El borracho avanzó como de costumbre hacia el banco de la plaza, pero esta vez sus pasos eran más serenos, a esas horas todavía no había trasegado tanto como para ir a trompicones.
-Creo que es la primera vez que nos vemos estando sobríos- dijo a su interlocutor, que permaneció mudo e impasible en el banco, como si no le hubiera oído.
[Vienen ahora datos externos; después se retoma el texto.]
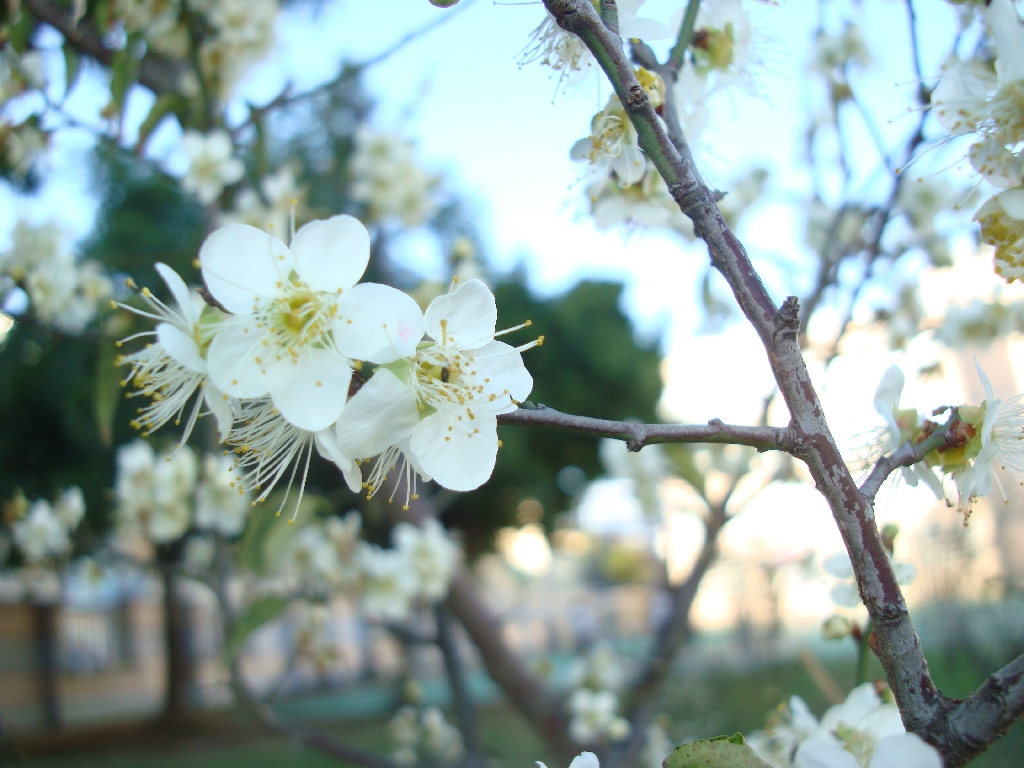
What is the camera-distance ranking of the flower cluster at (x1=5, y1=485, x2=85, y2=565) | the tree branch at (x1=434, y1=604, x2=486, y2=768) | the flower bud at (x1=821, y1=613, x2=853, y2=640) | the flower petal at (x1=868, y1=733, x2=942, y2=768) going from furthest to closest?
the flower cluster at (x1=5, y1=485, x2=85, y2=565) → the tree branch at (x1=434, y1=604, x2=486, y2=768) → the flower bud at (x1=821, y1=613, x2=853, y2=640) → the flower petal at (x1=868, y1=733, x2=942, y2=768)

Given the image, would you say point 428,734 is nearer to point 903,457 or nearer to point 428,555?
point 428,555

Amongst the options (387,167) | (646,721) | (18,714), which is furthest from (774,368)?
(18,714)

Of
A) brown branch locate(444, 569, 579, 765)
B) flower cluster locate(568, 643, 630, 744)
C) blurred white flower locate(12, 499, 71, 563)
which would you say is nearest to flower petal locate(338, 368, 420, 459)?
brown branch locate(444, 569, 579, 765)

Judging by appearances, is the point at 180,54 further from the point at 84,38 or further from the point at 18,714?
the point at 18,714

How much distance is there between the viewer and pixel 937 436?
0.49 metres

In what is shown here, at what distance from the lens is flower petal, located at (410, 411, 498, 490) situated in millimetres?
478

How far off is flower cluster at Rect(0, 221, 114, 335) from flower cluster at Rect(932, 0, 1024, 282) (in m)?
1.57

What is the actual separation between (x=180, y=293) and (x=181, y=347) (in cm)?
4

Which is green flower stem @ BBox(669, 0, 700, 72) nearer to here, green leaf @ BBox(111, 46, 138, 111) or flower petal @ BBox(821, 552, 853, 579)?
flower petal @ BBox(821, 552, 853, 579)

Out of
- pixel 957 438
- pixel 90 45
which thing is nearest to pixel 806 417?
pixel 957 438

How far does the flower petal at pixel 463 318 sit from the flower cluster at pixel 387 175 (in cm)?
207

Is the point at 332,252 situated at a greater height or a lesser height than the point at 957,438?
greater

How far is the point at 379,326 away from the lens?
1.58 feet

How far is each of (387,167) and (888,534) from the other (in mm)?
2130
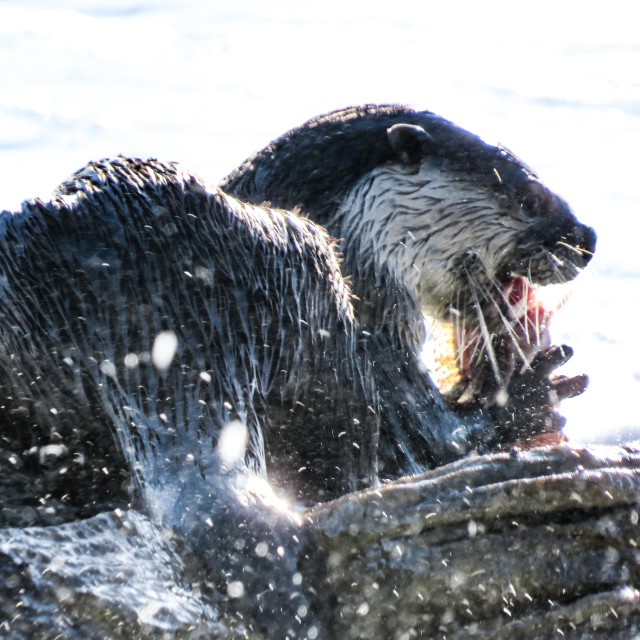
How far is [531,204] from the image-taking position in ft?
12.1

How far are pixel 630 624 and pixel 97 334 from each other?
126 centimetres

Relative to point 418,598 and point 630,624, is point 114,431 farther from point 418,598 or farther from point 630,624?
point 630,624

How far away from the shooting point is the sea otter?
3.31m

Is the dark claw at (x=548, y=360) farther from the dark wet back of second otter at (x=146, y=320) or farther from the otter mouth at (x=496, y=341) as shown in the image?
the dark wet back of second otter at (x=146, y=320)

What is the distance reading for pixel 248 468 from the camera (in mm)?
2100

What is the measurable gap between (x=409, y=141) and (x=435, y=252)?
0.42 metres

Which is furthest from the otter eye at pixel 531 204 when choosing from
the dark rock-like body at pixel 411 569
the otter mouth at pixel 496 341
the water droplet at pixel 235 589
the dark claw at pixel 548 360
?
the water droplet at pixel 235 589

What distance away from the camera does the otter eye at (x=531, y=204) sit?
3.66 m

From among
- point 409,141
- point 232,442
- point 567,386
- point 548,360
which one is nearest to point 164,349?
point 232,442

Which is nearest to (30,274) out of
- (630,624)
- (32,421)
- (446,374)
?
(32,421)

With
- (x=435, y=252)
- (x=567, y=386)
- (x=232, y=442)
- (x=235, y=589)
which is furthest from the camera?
(x=567, y=386)

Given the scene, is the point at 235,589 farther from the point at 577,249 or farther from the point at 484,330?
the point at 577,249

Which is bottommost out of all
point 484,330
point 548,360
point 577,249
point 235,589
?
point 548,360

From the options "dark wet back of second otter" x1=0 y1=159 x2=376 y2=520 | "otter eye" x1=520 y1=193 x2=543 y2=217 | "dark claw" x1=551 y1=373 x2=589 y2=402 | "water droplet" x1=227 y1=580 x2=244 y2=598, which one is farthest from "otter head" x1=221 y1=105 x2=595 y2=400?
"water droplet" x1=227 y1=580 x2=244 y2=598
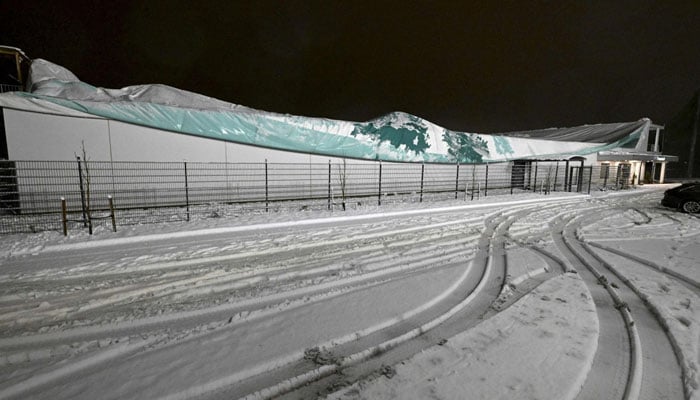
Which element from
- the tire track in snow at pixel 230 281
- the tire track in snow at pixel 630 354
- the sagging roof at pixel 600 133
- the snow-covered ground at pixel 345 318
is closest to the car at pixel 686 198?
the snow-covered ground at pixel 345 318

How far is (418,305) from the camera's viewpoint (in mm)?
3504

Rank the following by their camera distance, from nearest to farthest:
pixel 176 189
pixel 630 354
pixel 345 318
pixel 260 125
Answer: pixel 630 354, pixel 345 318, pixel 176 189, pixel 260 125

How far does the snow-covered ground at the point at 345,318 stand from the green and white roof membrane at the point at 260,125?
210 inches

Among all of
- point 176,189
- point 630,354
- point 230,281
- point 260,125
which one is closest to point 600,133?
point 260,125

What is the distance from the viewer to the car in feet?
37.1

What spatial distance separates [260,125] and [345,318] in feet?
33.9

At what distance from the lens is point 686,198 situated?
453 inches

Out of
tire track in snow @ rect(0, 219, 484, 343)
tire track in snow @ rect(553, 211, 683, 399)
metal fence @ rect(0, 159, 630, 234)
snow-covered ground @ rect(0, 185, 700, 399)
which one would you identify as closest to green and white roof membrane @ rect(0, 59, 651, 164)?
metal fence @ rect(0, 159, 630, 234)

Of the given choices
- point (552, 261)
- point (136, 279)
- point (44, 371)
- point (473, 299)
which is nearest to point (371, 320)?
point (473, 299)

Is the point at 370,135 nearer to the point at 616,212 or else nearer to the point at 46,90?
the point at 616,212

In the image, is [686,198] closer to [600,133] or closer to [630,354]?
[630,354]

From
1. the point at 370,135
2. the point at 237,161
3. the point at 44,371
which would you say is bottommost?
the point at 44,371

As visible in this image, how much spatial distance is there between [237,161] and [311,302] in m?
9.47

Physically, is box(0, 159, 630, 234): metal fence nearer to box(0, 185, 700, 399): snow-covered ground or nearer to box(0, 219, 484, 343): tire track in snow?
box(0, 185, 700, 399): snow-covered ground
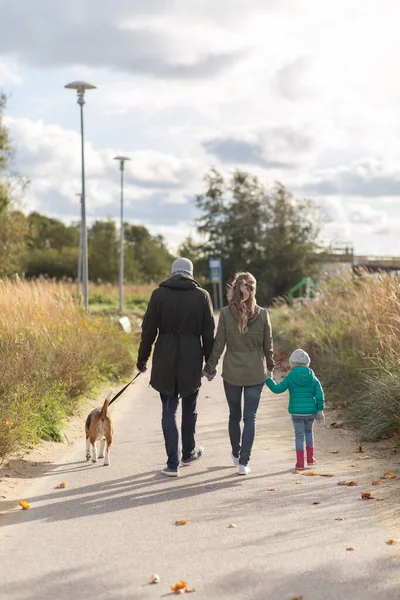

- Supongo- continuó el borracho- que debería aprovechar ahora a contarte cosas que nunca te he contado antes. A lo mejor hasta es un buen momento para decirte la verdad sobre quien soy y por qué estoy así.
- Bueno, te lo diré, aunque no pareces muy entusiasmado.
En efecto, su interlocutor seguía mudo e impasible sentado en el banco, como si aquello no fuera con él, a pesar de que el borracho había estado sentado a su lado otras muchas veces.
- No te contaré mi infeliz niñez- prosiguió el borracho- ni que tuve unos padres que no supieron darme afecto, ni que fui mala persona en mi juventud, que me casé y casi vuelvo loca a la mujer más buena del mundo, y tampoco te diré que no quise saber nada de mi hijo, y que he sido jugador, y que bebo para olvidarme de mí mismo. Pero sí te diré que estoy así porque quiero y porque no quiero también.
- ¿Tú lo entiendes? pues yo no, pero no se hacer otra cosa, cuando bebo olvido y cuando olvido ya ni necesito beber para olvidarme...
El borracho se levantó del banco con lentitud, apoyándose familiarmente en el hombro frio y duro, hecho de bronce, de su interlocutor.
La estatua del banco de la plaza se le quedó mirando con ojos metálicos, quieta y callada; a sus pies un cartón de vino aplastado.